VILNIUS – Lithuania is ready to contribute to the restoration of the Notre-Dame de Paris cathedral which was ravaged by a fire earlier this week and will consider ways on how to do that, its leaders say.
In a sound recording issued on Wednesday, Lithuanian President Dalia Grybauskaite said Lithuania "is full of determination to restore the cathedral of great value to the whole world."
"It's a temple of our hearts and Lithuania and our people are ready to help restore it and contribute," the president said in the recording issued by her press service.
Prime Minister Saulius Skvernelis says the devastating fire "is not only a tragedy for France but also for Lithuania and the whole of Europe."
"We feel the moral duty and we are ready to contribute to the restoration of the Paris cathedral with all possible means," Skvernelis told BNS Lithuania.
Government Chancellor Algirdas Stoncaitis told BNS Lithuania on Wednesday that the Cabinet would discuss the matter during today's sitting.
"Our position will be expressed, and the prime minister will invite to submit specific proposals on ways to do that. We can definitely confirm that this issue has been discussed, and we had the prime minister's personal position, and now we'll have the government's position," he said.
According to Stoncaitis, specific assistance has not been identified yet and the Ministry of Foreign Affairs will probably be asked to do that. Foreign minister Linas Linkevicius says France's needs have to be analyzed first to find out what kind of assistance they need, and also Lithuania needs to evaluate its capabilities.

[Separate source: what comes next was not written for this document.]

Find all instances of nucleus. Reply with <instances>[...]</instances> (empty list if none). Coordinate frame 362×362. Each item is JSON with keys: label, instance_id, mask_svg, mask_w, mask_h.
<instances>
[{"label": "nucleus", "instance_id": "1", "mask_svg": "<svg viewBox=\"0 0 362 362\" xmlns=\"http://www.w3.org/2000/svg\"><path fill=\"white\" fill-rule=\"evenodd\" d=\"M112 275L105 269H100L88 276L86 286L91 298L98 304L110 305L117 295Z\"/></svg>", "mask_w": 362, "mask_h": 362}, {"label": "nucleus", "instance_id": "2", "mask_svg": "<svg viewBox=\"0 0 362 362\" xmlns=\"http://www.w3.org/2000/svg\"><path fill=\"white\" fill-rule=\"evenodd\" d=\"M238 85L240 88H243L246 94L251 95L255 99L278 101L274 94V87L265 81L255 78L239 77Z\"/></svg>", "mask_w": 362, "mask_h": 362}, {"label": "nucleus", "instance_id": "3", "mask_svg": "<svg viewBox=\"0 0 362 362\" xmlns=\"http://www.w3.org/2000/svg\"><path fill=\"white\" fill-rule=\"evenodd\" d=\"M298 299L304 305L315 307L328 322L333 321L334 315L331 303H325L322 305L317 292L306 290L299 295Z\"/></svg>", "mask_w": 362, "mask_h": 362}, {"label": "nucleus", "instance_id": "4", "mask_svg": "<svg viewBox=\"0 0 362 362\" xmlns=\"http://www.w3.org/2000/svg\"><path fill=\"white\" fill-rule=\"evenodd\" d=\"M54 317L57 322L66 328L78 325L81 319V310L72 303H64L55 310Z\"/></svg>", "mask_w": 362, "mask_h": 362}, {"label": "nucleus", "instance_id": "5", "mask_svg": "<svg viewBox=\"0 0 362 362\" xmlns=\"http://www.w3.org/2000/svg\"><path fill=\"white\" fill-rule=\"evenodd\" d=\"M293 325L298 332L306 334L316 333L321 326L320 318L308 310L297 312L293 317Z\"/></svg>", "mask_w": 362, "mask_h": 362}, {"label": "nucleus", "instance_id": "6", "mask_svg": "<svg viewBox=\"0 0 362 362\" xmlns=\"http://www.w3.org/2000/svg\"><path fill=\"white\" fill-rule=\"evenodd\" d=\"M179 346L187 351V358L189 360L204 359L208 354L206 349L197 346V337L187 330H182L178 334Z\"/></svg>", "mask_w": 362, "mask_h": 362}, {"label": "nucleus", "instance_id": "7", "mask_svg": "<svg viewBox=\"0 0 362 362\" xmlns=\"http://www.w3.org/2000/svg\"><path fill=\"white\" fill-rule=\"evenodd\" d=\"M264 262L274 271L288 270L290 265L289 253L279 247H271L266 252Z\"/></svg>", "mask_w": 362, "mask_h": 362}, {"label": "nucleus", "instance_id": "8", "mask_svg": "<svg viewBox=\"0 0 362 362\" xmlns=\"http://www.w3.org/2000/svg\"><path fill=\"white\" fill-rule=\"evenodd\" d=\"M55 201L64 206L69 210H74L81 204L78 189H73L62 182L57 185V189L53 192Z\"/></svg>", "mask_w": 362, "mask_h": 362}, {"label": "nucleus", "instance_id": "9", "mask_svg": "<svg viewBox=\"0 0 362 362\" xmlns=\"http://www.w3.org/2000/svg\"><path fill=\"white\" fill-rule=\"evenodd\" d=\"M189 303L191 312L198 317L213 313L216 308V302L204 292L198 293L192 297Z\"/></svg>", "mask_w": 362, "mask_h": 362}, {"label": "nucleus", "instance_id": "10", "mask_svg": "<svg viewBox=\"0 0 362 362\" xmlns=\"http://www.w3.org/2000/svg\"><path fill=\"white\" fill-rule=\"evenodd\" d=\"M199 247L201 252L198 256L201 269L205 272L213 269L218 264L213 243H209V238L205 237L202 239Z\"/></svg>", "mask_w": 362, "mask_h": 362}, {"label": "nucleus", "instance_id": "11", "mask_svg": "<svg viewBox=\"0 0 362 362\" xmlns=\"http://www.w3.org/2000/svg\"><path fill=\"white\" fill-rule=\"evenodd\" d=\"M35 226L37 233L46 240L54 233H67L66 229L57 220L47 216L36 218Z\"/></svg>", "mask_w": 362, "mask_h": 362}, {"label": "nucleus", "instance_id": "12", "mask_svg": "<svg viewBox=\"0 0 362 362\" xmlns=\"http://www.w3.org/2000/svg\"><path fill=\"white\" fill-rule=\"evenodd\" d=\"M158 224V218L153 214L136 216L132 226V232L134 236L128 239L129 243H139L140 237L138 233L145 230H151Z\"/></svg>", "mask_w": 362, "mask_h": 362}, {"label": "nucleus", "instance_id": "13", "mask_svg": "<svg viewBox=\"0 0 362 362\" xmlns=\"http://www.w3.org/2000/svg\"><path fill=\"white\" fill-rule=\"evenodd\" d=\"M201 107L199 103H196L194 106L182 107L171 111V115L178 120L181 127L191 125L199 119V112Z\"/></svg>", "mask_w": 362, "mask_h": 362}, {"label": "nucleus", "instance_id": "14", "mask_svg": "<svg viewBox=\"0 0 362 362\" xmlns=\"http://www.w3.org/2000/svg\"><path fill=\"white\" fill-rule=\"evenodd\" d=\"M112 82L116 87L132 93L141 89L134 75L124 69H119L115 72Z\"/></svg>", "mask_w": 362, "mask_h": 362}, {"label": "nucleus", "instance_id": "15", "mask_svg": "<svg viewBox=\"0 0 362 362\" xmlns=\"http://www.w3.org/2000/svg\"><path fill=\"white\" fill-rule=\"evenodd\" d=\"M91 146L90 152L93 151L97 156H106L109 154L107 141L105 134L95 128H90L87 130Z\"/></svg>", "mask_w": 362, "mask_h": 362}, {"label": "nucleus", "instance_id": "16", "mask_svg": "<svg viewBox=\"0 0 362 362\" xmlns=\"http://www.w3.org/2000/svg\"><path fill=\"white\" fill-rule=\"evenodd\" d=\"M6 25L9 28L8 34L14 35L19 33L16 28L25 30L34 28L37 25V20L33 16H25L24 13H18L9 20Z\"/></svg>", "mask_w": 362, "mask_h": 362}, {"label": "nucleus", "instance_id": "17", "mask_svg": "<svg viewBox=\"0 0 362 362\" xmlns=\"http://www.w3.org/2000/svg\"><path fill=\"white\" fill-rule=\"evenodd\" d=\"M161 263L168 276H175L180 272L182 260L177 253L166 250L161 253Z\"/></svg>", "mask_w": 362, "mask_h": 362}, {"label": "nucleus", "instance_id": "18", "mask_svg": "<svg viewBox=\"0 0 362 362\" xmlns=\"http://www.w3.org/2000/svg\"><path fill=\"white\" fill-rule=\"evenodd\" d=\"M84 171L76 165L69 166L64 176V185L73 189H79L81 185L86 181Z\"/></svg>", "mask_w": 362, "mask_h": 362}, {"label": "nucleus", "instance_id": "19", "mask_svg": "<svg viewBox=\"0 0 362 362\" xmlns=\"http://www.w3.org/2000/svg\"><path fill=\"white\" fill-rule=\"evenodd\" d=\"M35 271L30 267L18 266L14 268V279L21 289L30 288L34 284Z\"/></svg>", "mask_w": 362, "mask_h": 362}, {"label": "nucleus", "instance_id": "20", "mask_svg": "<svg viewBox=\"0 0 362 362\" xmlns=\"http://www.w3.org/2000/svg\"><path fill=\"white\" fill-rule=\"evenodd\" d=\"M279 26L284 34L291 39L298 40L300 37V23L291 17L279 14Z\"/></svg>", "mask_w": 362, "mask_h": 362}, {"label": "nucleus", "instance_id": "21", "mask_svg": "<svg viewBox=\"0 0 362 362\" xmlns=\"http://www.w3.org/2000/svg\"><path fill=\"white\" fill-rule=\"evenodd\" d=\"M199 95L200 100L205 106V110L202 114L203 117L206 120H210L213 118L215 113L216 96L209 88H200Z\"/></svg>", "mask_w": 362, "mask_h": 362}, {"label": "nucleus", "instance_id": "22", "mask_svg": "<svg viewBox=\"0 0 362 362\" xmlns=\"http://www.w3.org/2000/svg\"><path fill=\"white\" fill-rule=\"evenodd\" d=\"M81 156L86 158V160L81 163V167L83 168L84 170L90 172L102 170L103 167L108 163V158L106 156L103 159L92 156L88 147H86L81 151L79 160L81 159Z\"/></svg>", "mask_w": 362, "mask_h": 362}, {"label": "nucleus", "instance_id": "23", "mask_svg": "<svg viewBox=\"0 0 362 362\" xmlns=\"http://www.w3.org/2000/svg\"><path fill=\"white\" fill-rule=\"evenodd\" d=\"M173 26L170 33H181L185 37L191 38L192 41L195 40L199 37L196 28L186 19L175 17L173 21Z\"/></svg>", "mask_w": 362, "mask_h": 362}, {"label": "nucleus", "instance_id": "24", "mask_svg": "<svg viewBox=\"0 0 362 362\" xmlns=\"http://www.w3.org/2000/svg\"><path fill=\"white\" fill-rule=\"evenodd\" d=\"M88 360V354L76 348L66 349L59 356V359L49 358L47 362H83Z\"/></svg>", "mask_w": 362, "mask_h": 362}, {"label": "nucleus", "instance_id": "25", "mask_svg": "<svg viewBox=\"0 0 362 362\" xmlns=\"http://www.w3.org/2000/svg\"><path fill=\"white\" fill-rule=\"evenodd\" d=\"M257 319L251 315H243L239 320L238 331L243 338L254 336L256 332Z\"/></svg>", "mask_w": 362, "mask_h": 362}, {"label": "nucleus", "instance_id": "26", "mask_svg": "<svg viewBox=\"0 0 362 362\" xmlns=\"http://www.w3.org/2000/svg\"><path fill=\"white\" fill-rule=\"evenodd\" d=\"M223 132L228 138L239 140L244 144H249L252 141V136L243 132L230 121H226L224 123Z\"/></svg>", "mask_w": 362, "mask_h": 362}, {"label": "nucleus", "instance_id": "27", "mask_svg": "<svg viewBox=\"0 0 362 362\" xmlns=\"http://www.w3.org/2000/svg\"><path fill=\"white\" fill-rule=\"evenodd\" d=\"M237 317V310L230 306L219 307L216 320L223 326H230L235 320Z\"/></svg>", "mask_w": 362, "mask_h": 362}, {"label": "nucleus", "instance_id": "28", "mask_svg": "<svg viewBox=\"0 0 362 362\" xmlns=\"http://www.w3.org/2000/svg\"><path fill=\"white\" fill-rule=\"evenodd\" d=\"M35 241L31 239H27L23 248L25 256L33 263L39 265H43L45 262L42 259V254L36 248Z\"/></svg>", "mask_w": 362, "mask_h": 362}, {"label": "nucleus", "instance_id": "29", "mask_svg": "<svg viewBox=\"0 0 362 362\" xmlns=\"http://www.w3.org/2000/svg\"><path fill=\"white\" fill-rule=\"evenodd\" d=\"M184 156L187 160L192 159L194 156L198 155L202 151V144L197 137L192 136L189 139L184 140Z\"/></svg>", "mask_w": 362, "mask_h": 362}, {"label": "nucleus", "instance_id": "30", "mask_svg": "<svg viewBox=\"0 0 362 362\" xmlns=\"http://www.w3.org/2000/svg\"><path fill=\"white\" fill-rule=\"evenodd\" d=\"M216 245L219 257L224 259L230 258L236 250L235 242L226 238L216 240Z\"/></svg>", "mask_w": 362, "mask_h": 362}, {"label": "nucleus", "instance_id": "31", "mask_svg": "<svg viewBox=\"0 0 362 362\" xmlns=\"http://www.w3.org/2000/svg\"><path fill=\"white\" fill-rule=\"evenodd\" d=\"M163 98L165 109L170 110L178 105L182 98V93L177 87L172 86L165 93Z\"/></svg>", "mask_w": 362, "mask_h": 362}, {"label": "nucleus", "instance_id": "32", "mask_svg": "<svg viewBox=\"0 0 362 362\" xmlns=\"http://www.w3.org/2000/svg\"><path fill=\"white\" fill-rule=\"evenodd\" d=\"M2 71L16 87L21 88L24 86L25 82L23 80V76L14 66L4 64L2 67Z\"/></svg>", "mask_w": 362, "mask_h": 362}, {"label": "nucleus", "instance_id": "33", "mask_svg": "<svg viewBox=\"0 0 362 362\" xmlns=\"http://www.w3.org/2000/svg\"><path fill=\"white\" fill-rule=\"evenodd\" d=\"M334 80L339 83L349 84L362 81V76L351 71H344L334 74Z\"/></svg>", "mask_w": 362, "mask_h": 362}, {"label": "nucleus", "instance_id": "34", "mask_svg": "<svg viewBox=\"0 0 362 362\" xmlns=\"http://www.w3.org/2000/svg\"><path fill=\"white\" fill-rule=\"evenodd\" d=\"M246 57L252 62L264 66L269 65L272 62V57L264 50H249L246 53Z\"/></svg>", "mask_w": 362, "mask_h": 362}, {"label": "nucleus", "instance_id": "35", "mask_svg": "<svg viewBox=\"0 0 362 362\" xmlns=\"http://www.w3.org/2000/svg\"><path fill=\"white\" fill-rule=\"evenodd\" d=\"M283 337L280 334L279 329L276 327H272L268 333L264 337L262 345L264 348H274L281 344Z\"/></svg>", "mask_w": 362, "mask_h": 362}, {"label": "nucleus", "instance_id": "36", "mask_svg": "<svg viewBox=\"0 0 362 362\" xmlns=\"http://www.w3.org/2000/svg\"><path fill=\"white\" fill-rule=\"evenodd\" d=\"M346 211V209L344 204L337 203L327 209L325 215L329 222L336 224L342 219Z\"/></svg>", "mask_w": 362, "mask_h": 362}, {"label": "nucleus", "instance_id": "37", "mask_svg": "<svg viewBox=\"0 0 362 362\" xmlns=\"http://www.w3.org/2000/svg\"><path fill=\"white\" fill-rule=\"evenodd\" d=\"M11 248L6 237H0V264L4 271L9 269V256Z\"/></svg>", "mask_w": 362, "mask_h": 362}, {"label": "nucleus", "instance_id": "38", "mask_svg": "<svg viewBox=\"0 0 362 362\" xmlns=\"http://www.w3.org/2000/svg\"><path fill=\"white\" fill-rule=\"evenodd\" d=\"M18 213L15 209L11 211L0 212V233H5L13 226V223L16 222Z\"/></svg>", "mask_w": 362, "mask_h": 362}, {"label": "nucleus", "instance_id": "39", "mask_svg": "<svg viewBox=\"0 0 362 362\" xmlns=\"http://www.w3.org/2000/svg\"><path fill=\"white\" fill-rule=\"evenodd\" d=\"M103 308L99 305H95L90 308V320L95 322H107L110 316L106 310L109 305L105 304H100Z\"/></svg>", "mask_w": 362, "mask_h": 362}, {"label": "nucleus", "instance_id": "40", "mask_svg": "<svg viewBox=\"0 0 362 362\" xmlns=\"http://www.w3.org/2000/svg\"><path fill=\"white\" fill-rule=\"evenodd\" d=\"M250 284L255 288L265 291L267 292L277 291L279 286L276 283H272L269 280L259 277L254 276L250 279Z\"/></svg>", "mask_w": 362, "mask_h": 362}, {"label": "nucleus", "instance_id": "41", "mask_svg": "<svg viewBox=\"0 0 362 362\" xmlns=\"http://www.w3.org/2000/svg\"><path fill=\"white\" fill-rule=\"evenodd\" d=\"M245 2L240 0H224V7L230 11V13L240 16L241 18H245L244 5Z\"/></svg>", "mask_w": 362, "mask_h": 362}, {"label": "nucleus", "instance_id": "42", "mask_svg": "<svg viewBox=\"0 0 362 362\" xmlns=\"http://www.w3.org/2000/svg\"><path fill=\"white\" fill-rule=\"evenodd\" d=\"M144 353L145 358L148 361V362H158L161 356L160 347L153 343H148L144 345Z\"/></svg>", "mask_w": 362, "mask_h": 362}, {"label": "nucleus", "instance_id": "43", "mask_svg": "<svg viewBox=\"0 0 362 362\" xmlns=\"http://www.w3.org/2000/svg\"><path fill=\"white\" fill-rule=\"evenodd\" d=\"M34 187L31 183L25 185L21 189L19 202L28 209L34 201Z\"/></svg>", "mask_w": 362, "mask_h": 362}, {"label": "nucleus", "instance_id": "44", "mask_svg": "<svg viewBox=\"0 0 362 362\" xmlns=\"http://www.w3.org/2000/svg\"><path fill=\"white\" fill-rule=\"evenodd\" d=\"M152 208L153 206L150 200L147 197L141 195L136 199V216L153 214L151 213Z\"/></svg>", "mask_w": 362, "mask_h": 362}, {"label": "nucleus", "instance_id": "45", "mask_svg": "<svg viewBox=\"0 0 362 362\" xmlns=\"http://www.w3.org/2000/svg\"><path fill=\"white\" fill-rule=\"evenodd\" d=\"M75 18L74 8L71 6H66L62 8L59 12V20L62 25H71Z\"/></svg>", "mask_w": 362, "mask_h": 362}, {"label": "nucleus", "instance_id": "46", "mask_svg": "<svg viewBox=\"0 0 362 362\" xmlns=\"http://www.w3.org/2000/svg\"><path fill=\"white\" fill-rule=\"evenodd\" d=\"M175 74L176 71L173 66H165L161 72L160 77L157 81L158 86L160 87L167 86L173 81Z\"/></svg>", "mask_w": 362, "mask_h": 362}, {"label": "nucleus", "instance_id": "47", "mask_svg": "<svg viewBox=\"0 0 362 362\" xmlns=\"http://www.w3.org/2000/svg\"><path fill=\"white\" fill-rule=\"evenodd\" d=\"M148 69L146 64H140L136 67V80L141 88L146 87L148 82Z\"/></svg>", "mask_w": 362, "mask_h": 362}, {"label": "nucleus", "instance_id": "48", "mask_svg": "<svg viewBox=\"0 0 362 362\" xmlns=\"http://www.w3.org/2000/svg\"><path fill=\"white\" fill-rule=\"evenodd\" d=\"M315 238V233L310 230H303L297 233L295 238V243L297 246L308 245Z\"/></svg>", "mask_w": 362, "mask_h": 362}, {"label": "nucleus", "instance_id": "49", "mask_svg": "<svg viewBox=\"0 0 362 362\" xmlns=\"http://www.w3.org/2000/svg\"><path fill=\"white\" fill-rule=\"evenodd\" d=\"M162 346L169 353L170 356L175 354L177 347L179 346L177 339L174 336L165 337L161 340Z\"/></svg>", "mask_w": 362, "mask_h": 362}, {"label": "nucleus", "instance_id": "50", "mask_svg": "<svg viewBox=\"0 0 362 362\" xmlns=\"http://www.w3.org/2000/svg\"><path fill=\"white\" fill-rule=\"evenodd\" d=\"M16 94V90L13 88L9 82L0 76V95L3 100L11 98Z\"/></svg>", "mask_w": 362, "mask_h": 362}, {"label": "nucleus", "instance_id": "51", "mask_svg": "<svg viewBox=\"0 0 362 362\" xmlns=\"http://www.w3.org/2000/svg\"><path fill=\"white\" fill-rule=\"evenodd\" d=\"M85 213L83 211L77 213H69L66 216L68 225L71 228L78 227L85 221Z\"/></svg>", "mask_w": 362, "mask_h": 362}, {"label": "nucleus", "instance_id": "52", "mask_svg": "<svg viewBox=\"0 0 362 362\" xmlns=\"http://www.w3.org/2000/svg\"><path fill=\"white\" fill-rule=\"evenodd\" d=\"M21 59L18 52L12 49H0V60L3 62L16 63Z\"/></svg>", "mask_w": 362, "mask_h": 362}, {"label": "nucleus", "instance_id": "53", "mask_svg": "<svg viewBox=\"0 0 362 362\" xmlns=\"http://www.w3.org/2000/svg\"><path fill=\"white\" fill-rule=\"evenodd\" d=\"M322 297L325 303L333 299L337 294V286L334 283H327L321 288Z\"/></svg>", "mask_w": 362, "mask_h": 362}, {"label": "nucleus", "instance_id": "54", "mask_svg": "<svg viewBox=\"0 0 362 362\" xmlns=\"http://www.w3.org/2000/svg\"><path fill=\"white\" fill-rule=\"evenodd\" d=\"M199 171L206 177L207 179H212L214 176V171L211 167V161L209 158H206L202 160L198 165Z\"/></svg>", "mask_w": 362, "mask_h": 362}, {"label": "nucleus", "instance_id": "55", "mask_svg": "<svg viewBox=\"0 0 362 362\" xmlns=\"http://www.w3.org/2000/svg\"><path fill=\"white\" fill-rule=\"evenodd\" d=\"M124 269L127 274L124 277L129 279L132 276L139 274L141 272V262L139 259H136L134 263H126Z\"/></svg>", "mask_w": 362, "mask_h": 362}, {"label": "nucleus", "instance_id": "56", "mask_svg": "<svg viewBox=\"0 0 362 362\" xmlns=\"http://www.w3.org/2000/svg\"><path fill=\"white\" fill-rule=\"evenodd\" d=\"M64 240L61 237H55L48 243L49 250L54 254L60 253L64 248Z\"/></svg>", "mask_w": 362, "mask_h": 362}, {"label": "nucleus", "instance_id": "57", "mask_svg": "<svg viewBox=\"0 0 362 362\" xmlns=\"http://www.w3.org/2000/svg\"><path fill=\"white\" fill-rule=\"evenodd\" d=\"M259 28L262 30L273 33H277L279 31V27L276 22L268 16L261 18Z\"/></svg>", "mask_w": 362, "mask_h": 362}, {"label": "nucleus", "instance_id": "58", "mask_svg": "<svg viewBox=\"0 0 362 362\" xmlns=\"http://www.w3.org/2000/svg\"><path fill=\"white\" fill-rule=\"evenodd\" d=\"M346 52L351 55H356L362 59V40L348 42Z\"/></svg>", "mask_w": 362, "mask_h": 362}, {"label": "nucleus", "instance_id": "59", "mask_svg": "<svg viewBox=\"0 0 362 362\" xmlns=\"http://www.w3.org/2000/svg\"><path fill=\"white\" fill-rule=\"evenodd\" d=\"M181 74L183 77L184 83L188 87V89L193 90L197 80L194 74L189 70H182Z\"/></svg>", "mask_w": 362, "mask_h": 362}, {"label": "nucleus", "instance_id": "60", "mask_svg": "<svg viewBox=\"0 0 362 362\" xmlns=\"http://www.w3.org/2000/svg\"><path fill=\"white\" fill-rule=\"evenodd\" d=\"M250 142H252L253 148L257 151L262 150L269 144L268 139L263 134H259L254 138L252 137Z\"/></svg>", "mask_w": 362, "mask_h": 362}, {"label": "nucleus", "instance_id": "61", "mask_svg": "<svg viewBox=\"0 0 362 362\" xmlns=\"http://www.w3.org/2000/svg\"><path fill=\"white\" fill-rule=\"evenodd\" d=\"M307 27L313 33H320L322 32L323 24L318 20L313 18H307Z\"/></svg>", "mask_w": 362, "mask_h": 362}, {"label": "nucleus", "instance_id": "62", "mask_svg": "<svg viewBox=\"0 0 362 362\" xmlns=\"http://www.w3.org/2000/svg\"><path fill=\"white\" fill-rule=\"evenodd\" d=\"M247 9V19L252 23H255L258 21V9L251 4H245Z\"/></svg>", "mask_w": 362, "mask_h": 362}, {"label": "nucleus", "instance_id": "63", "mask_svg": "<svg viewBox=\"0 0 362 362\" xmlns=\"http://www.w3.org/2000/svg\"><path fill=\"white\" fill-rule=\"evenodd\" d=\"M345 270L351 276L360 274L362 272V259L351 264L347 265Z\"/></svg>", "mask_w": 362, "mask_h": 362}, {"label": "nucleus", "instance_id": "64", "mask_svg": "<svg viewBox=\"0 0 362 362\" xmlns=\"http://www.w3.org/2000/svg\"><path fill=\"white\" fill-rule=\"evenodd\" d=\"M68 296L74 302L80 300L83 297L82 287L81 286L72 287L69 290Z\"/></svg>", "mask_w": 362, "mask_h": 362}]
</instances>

"There are all sorts of possibilities, including financial assistance, even though symbolic, perhaps experts and specialists could be sent. We have high-level restoration specialists," the minister told journalists at the parliament today. "… we need to hear the needs of the French government, find out what our capabilities are. I believe the prime minister will make necessary orders."
A huge fire engulfed the Paris cathedral, one of the most significant pieces of early Gothic architecture, visited by around 13 million people every year, on Monday afternoon.